The Marlins are stuck playing in the nasty cement heat sink that is Dolphin Stadium, and while being a cement heat sink isn’t so bad if you are playing football in what passes for the winter, it is absolute death in August for baseball. Not to mention the fact that the stadium does not convert well, with wonky corners in left field.

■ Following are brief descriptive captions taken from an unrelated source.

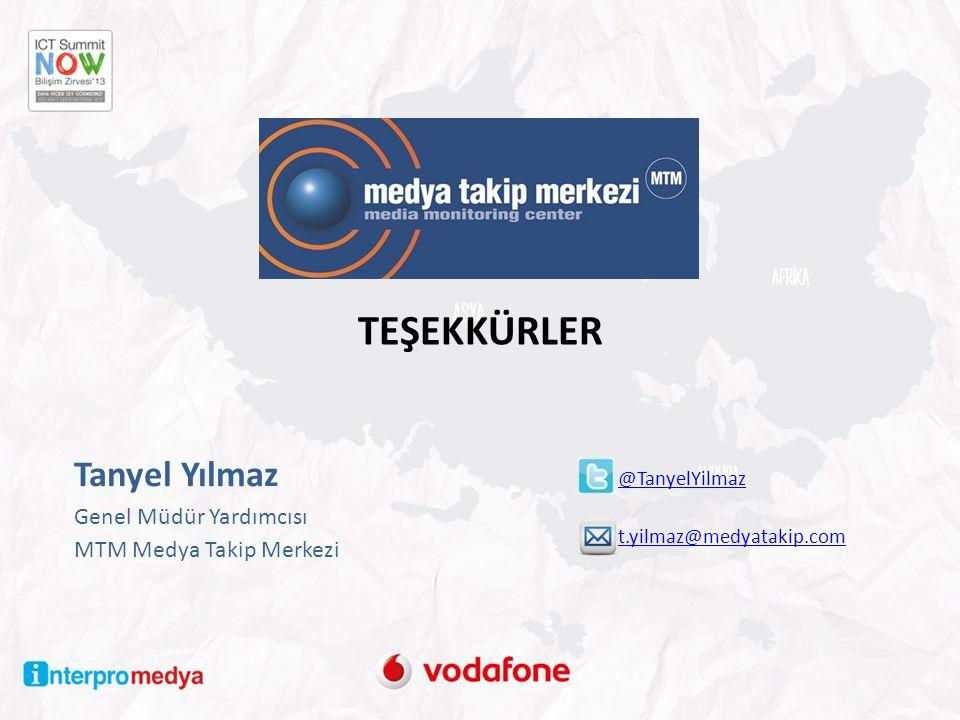 TEŞEKKÜRLER Tanyel Yılmaz Genel Müdür Yardımcısı MTM Medya Takip Merkezi @TanyelYilmaz t.yilmaz@medyatakip.com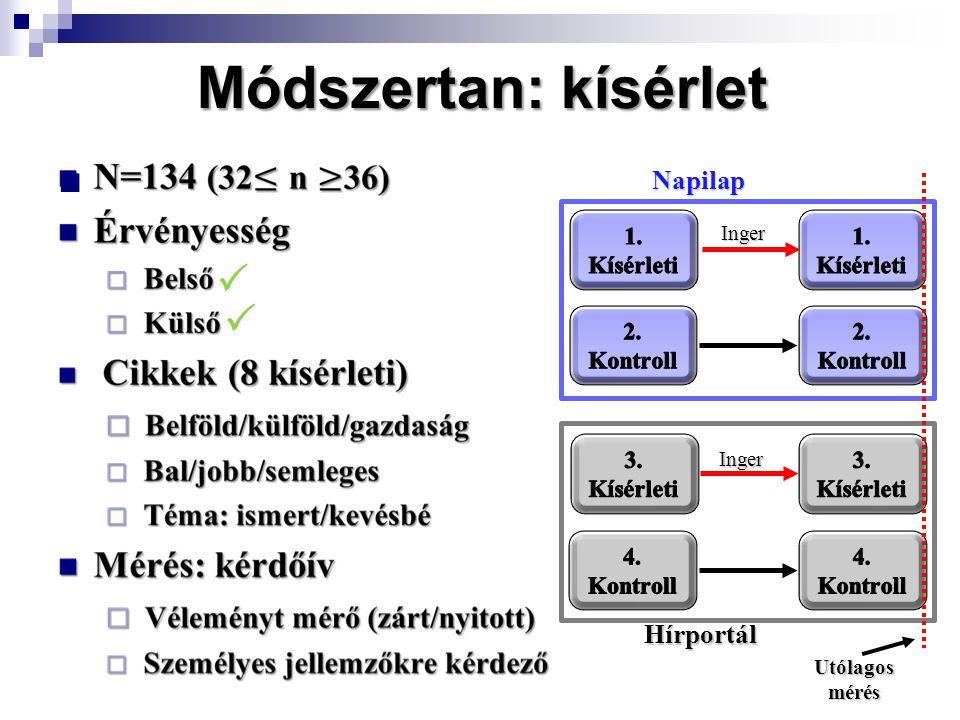 Módszertan: kísérlet Inger Inger Hírportál Napilap Utólagos mérés  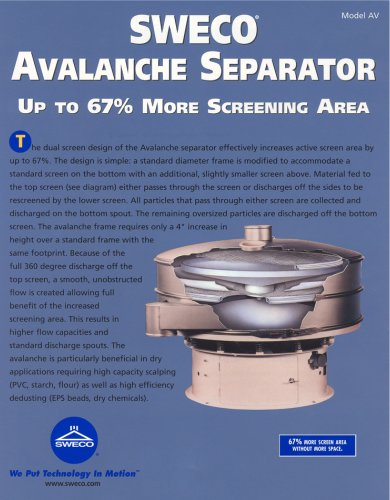 Sweco Avalanche Round Separator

A few years ago I had figured out the perfect place for the baseball stadium, but nobody would listen to me and today that spot is occupied by something called “Jungle Island”, but which used to be Parrot Jungle. Of course, and again, this being Miami, the original Parrot Jungle was located in a tropical paradise of banyan trees, lagoons and 50-year old native plantings, but the neighbors complained about the free range Macaws and the riff-raff who came from out of the neighborhood to have breakfast with the flamingos and cockatiels, so the Parrot Jungle moved to a barren fill island in Biscayne Bay and had to build a tropical jungle from scratch. And that caused a drop off in attendance (well, the heat, the lack of shade and foliage and the rise in entrance fee from $10 to $35) and so now the newly-renamed Jungle Island is sort of struggling, when it could have been a beautiful baseball stadium with boat dockage for the sky boxes, and a view of the downtown skyline, and the wet dream of the tourist industry: an aerial view of the turquoise waters of Biscayne Bay surrounding the lush green of a real grass diamond, with the white cruise ships in the channel… telecast during a spring training day game while the snow is six feet deep in the rust belt.
Hey, I’m not bitter. Nobody listens to the prophet in his own time. Anyway. Now there is the very real possibility of a domed stadium in (almost) downtown. Will it happen? Not bloody likely, this IS Miami after all, and what better use for an obsolete (but not really) sports facility than overpriced housing in an over-saturated market?
I’ll give you odds that the Orange Bowl does not become the Marlins’ state of the art, retro-but-domed palace of play, but instead becomes Orange Bowl Towers, a state of the art condo tower with studios starting at $200,000.